§ **Texte proposé**
####

Lorsque les sujets veulent s'entendre entre eux sur quelque
chose, attachez-vous au fait qu'ils s'efforcent d'être reconnus comme des personnes.
Montrez que se crée alors un monde éthique :
celui du respect.
Que vise donc la discussion ? Ses fins sont complexes : théoriques, pratiques, voire politiques.
Bibliographie
K.O.
APEL, L'éthique à l'âge de la science, Presses universitaires.
J.
HABERMAS, Morale et communication, Cerf ; L'éthique de la discussion, Cerf.
L'ANALYSE DU PROBLEME
Spontanément, nous nous imaginons que la vérité est unique, la même pour tous, sur le modèle des vérités mathématiques ou des
vérités historiques.
Ce sont la réflexion, l'analyse, la recherche qui doivent livrer la vérité à l'individu.
La vérité (de type scientifique)
serait alors réservée aux experts ou aux savants.
Comment dans ce cas la vérité pourrait-elle naître d'une discussion ? Si deux
personnes discutent d'un problème, la discussion doit servir à éliminer celle qui ne sait pas ou qui sait moins bien.
En quoi le processus
de discussion lui-même peut-il être source de vérité ? La discussion n'éloigne-t-elle pas le plus souvent de la vérité ? Le fait que l'on
parvienne à " s'entendre ", c'est à dire, à trouver un accord est-il le signe de la fin de toute discussion ? N'avons-nous plus besoin de
dialoguer sitôt que nous sommes plus dans l'opposition ? N'est-ce pas tout au contraire le moment où la discussion devient la plus
nécessaire et la plus riche ?
DÉMARCHE POSSIBLE
A.
La vérité sans discussion
1.La pensée dogmatique
Dans la plupart des sociétés traditionnelles (Antiquité, Moyen-âge), la vérité s'impose à l'individu sans discussion aucune, qu'il s'agisse
de vérités scientifiques (on croyait que la Terre était le centre de l'univers), de vérités religieuses (la Révélation biblique affirme que
Dieu a créé le monde) ou de vérités politiques (le roi règne de droit divin ou parce qu'il est le fils du roi).
Dans tous les cas, la vérité
prend la forme d'un dogme, c'est-à-dire une affirmation sans preuves mais qui fait autorité, qui a force de loi, qui a valeur de vérité
absolue, éternelle.
La vérité, dans tous les domaines, est de type sacré : elle échappe au monde des hommes, mais en même temps
elle donne aux hommes un ensemble de certitudes nécessaires à la vie.
2.
Confrontation du dogme et de la science
On peut dire que c'est la science et les découvertes scientifiques qui ont contraint progressivement les sociétés à abandonner les
vérités de type dogmatique et religieux.

####

Extrait d'un fichier de données
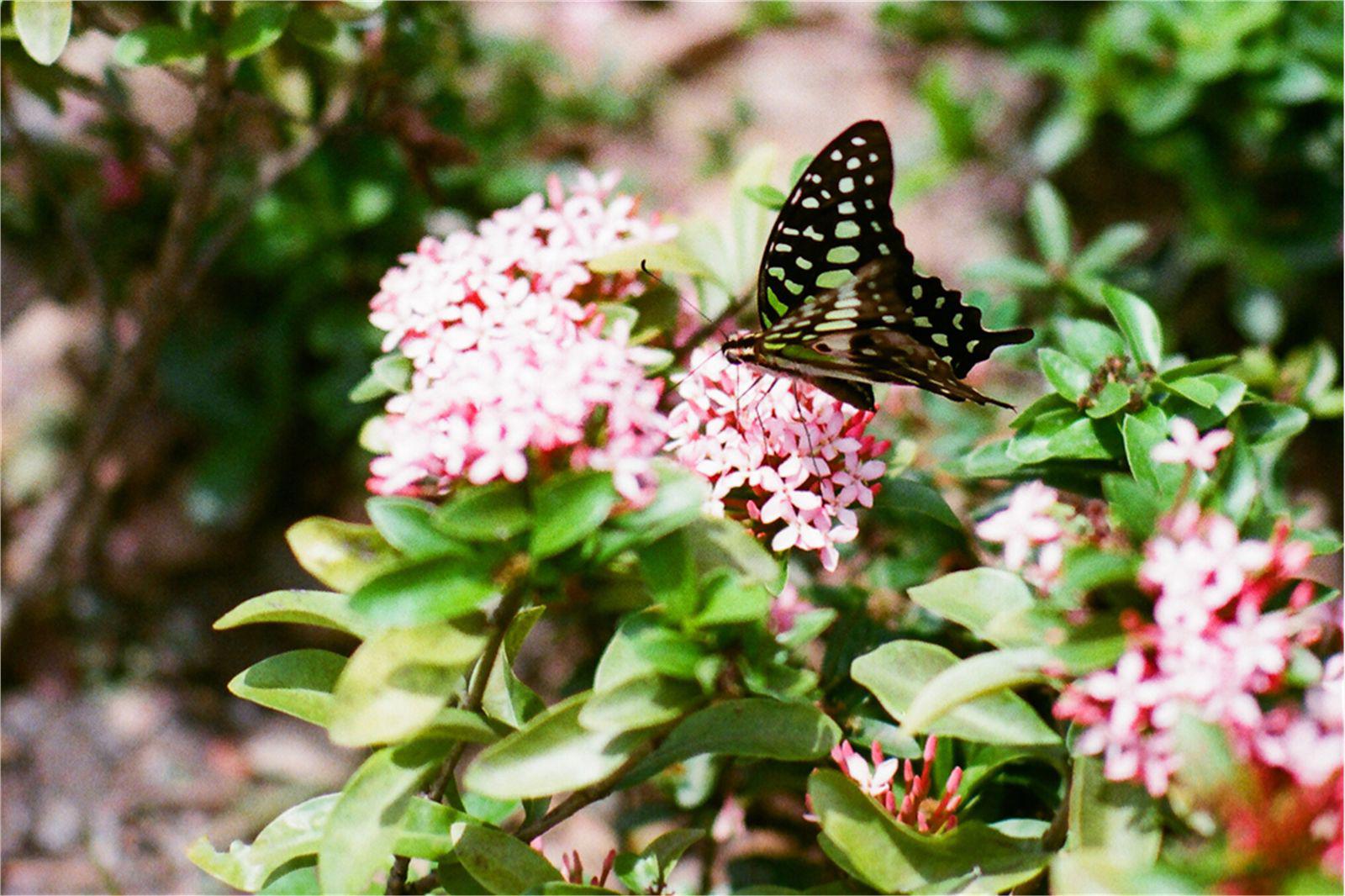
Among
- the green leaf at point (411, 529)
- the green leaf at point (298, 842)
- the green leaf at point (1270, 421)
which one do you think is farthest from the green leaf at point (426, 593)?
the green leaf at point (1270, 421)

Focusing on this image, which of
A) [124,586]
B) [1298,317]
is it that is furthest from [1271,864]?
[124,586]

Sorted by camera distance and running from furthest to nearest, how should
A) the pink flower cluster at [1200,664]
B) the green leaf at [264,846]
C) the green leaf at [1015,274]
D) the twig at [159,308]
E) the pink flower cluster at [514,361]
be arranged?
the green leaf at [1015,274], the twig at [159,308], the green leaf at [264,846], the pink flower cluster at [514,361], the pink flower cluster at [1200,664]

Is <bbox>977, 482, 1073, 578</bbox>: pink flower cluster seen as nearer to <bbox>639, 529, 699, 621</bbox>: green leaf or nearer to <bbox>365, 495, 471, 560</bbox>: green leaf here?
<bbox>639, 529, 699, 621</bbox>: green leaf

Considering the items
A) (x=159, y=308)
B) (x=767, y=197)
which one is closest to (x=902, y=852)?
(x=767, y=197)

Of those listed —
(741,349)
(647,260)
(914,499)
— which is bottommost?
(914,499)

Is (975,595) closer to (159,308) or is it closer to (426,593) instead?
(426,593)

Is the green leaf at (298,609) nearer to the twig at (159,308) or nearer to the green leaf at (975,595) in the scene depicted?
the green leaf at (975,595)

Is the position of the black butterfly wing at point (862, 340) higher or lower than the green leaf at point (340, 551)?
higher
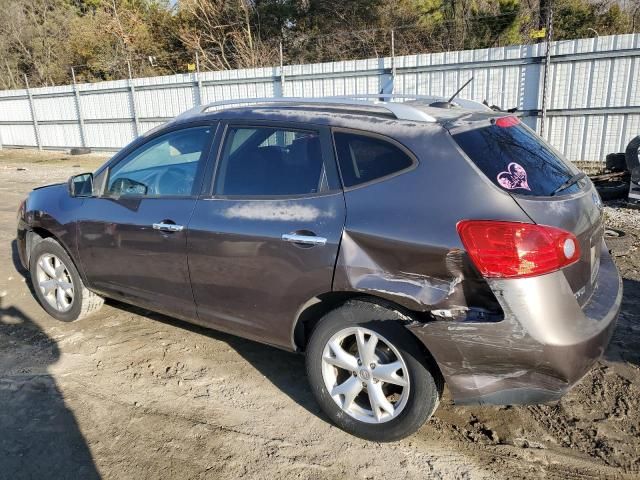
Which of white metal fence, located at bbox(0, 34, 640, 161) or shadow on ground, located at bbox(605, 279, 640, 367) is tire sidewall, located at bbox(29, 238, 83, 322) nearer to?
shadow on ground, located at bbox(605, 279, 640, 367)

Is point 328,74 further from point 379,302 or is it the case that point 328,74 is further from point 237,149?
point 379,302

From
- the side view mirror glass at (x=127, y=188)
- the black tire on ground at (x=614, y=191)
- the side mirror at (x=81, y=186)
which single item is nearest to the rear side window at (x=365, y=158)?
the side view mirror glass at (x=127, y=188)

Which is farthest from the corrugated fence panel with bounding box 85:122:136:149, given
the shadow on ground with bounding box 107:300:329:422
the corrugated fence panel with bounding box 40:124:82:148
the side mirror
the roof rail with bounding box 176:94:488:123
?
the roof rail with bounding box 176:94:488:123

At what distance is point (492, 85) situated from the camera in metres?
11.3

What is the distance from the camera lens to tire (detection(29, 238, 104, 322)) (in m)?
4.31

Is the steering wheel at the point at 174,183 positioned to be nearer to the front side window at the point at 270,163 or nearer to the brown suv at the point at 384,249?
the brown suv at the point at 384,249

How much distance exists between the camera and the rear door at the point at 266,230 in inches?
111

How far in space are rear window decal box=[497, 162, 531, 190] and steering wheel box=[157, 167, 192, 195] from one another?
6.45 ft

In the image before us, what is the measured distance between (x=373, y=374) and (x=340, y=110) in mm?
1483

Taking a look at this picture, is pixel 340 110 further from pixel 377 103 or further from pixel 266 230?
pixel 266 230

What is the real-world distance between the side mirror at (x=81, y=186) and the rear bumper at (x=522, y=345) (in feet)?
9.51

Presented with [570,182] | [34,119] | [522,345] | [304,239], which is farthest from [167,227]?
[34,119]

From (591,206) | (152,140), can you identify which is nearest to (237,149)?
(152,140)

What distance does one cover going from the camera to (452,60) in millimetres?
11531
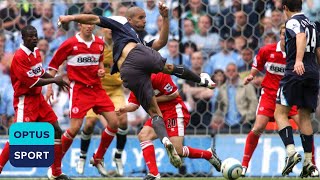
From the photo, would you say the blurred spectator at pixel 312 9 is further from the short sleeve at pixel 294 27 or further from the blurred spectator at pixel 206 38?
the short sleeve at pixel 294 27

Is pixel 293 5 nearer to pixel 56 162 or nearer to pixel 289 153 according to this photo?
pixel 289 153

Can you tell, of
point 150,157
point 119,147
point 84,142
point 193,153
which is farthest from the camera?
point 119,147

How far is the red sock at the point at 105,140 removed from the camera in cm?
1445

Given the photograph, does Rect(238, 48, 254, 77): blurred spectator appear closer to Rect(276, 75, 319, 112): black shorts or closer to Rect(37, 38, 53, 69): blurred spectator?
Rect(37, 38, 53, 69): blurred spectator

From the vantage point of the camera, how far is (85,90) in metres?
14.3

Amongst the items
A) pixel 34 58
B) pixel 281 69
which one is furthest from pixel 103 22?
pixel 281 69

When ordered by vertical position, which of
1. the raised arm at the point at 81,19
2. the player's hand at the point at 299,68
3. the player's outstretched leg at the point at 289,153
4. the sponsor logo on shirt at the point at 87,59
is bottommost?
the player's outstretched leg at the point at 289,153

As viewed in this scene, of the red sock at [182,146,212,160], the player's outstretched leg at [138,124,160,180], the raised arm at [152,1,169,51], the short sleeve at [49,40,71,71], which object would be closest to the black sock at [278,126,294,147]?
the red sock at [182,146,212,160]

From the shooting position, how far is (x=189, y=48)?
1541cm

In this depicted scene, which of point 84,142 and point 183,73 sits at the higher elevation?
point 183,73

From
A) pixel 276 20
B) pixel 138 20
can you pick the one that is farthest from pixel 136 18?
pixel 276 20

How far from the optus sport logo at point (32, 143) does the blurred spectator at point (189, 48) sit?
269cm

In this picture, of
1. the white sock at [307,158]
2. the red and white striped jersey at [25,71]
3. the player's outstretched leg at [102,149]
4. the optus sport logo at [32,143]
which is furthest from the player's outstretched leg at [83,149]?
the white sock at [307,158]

####

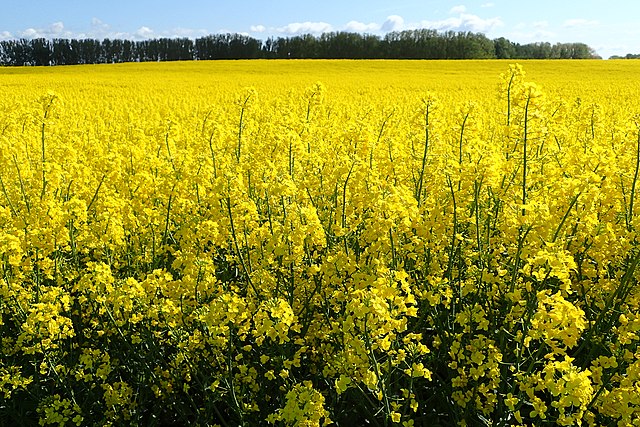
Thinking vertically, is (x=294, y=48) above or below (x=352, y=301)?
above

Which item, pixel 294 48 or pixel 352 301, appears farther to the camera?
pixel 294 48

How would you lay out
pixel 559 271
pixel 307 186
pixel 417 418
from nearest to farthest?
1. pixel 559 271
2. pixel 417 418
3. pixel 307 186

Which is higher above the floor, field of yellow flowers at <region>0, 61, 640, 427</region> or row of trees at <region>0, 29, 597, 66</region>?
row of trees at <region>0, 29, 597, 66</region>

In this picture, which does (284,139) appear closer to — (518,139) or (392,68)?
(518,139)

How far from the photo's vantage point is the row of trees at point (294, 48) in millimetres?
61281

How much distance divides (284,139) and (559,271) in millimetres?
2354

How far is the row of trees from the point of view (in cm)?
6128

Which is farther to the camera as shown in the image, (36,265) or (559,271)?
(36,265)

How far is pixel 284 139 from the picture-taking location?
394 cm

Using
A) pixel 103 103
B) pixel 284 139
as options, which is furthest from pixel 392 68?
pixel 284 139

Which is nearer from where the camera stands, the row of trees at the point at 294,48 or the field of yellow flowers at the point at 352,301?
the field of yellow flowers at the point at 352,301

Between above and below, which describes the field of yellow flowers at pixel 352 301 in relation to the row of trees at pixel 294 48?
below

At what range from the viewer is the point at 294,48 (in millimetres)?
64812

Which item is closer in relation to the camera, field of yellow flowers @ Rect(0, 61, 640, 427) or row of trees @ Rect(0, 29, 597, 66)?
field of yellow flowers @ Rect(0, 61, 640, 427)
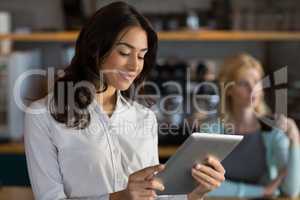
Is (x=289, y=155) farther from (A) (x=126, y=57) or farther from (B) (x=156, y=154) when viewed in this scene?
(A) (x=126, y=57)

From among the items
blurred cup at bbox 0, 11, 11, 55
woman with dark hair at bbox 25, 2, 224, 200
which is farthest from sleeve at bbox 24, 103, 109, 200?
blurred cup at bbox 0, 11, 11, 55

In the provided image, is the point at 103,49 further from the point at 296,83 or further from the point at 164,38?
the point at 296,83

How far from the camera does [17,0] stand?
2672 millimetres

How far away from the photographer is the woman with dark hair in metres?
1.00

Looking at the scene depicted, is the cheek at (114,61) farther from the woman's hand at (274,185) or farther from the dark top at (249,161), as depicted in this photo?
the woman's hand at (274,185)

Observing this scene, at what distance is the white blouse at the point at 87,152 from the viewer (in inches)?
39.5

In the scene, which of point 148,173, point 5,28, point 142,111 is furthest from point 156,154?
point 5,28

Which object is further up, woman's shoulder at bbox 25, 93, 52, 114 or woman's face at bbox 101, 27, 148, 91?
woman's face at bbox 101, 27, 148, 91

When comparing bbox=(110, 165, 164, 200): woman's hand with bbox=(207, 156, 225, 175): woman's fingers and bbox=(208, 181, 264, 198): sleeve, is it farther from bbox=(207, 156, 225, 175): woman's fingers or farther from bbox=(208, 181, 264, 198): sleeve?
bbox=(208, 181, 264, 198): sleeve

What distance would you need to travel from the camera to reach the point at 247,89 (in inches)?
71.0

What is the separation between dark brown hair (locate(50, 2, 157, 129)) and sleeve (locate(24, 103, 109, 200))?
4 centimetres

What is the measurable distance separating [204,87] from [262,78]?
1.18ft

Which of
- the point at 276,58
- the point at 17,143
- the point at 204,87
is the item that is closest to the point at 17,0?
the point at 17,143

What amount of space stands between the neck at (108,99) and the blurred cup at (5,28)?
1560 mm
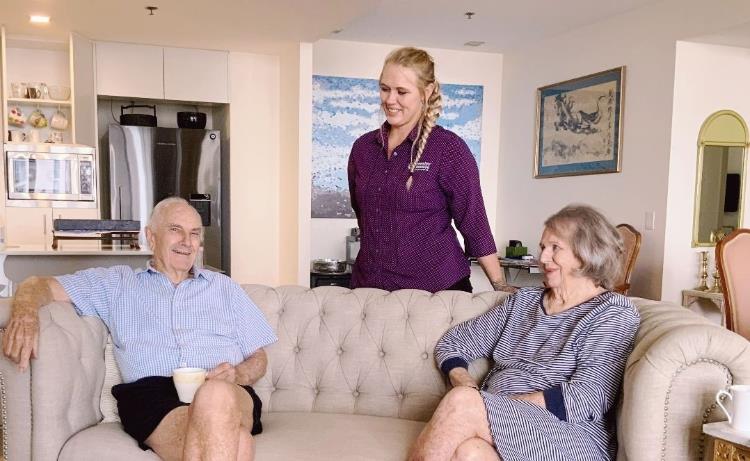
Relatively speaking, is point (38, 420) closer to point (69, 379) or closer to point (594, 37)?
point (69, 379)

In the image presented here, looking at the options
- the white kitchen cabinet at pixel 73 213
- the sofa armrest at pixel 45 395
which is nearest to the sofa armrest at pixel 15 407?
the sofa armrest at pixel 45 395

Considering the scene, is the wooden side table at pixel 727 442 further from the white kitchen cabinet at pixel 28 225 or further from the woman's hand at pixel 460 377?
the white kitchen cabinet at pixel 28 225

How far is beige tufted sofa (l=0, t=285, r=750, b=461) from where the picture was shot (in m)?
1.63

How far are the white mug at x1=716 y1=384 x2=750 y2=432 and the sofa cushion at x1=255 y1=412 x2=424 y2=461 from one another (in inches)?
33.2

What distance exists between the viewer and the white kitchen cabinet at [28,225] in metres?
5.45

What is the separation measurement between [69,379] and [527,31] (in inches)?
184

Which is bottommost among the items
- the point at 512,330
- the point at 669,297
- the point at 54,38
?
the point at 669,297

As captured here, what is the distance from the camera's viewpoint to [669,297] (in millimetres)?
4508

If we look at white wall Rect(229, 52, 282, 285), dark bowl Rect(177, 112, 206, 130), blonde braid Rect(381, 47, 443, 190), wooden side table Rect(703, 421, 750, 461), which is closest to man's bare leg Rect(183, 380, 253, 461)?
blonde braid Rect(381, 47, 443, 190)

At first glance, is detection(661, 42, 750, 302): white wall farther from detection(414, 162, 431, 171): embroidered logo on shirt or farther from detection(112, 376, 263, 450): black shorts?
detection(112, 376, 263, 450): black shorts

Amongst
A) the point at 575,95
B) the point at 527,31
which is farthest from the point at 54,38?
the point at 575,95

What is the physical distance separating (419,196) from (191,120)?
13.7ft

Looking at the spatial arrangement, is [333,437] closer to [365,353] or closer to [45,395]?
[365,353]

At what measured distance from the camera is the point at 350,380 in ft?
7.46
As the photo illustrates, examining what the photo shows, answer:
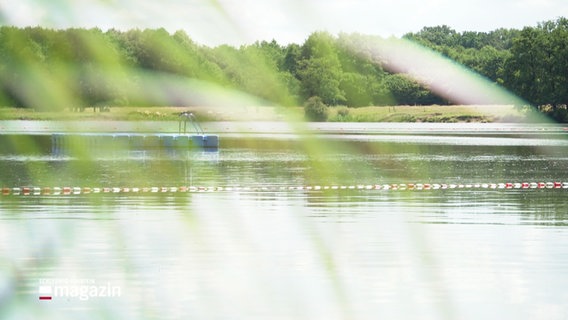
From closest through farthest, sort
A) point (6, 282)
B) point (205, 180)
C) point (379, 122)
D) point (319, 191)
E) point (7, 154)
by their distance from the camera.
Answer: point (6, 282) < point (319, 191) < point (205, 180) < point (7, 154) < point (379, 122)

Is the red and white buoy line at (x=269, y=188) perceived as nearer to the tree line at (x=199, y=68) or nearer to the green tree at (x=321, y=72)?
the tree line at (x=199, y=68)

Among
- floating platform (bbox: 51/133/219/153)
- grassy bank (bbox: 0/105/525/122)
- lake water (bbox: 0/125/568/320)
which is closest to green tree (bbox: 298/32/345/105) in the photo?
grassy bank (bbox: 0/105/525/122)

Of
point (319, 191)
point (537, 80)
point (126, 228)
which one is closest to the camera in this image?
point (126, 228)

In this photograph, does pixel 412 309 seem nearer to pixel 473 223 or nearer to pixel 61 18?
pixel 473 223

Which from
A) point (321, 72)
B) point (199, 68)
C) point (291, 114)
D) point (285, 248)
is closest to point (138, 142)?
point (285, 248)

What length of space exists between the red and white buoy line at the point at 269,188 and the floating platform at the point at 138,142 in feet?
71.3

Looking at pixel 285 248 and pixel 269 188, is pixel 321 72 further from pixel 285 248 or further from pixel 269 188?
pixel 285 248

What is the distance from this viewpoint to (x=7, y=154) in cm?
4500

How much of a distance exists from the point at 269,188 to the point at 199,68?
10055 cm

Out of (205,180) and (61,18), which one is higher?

####

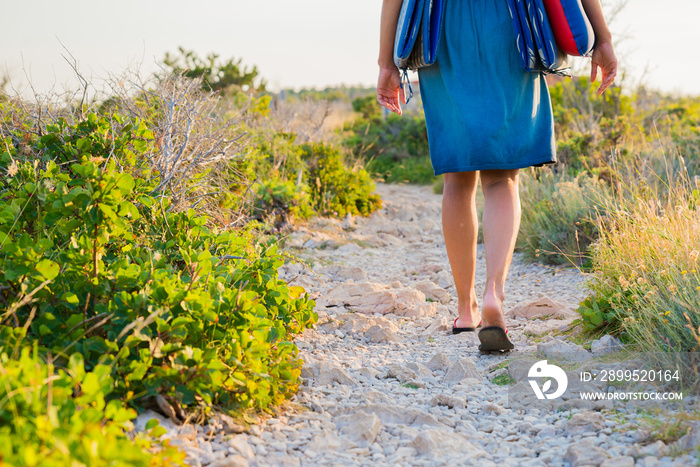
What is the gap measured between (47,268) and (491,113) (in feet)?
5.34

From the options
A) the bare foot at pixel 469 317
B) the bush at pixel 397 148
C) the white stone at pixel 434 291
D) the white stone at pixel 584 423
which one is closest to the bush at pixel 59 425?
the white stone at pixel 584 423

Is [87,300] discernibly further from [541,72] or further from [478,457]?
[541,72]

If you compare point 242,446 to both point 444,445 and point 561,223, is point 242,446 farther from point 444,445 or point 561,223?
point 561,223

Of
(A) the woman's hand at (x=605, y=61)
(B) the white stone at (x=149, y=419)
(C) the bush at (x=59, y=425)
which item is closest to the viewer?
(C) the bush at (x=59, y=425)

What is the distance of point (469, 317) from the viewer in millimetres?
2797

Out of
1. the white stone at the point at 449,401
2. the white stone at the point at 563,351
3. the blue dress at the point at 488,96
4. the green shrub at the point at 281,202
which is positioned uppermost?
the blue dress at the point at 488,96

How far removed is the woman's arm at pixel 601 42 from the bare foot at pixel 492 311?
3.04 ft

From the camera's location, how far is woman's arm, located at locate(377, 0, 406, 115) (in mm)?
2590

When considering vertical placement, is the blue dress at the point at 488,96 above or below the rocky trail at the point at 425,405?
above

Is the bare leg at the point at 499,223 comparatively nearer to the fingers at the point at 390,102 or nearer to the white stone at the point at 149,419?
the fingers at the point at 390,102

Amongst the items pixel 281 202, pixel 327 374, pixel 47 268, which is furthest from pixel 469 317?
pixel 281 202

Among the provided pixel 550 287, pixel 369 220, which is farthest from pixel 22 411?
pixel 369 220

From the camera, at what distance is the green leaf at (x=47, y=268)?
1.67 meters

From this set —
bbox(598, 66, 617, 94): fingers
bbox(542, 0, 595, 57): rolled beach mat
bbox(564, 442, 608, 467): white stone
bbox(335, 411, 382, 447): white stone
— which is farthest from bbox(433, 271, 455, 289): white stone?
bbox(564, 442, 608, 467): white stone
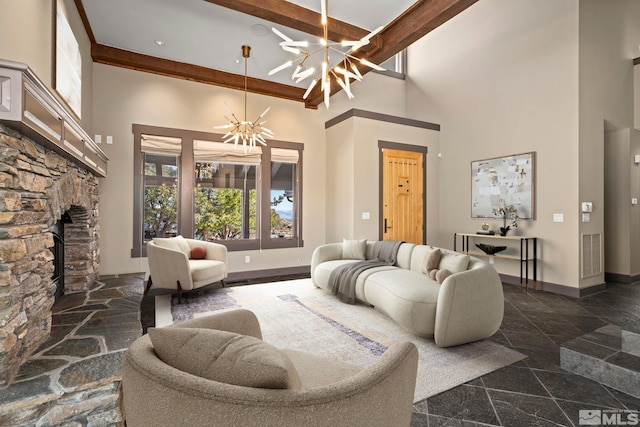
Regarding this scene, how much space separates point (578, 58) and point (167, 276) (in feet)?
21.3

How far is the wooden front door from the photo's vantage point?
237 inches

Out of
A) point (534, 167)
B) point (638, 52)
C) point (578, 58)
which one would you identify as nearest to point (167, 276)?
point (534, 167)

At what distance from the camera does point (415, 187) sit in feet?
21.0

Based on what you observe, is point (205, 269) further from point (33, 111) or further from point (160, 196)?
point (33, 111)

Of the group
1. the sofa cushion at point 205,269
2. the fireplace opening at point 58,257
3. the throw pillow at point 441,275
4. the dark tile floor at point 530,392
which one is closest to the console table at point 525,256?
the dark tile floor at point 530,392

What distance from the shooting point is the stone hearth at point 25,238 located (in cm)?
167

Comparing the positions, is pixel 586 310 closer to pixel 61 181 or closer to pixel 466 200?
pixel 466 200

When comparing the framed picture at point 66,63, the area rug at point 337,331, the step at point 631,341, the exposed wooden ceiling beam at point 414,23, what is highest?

####

§ **Consignes**
(a) Répondez aux questions suivantes à l'aide du texte sur la vérité et la discussion :
(i) Quelles sont les fins de la discussion ?
(ii) Quel exemple de vérité politique est donné pour les sociétés traditionnelles ?
(iii) Qu'est-ce qui a contraint progressivement les sociétés à abandonner les vérités de type dogmatique et religieux ?
(b) Restituez à l'identique tout le passage du texte sur la vérité et la discussion, depuis « Que vise donc » jusqu'à « la discussion, Cerf. ».
(c) Reprenez le texte sur la vérité et la discussion et prolongez-le à partir de sa dernière phrase.

§ **Corrigé des exercices**
(a)
(i) Ses fins sont complexes : théoriques, pratiques, voire politiques.
(ii) Le roi règne de droit divin ou parce qu'il est le fils du roi.
(iii) La science et les découvertes scientifiques.

(b)
Que vise donc la discussion ? Ses fins sont complexes : théoriques, pratiques, voire politiques.
Bibliographie
K.O.
APEL, L'éthique à l'âge de la science, Presses universitaires.
J.
HABERMAS, Morale et communication, Cerf ; L'éthique de la discussion, Cerf.

(c)
Par la science, l'homme comprend qu'il est capable d'expliquer le monde sans devoir passer
par des vérités invérifiables et indiscutables.
Si, comme le dit Galilée, le livre de la nature est écrit en langage mathématique, alors le
mathématicien a directement accès au réel, sans détour par des vérités révélées.
Au début du XVIIème siècle, Galilée dut renier ses
idées car les vérités divines étaient encore indiscutables.
Les discuter aurait menacé l'ordre religieux et social.
Mais peu à peu se
démontre la fécondité de la discussion, du débat contradictoire.
B.
L'espace de la discussion
1.
La vérité démocratique
Dans une société fondée sur des vérités dogmatiques, la discussion n'a pas sa place, elle est synonyme de désordre et de rébellion
politique.
Pour permettre à la discussion d'être régulée et source de vérités nouvelles, l'ordre social doit changer.
Il y a une
correspondance certaine entre la façon dont les hommes organisent leur vie en société et leur rapport à la vérité.
Le passage de la
monarchie ou de la royauté à la démocratie change ainsi la conception de la vérité, parce que la démocratie institutionnalise la
discussion, la confrontation.
Le peuple, l'espace public, l'opinion de la majorité sont les sources de légitimité politique, mais aussi
scientifique ou morale.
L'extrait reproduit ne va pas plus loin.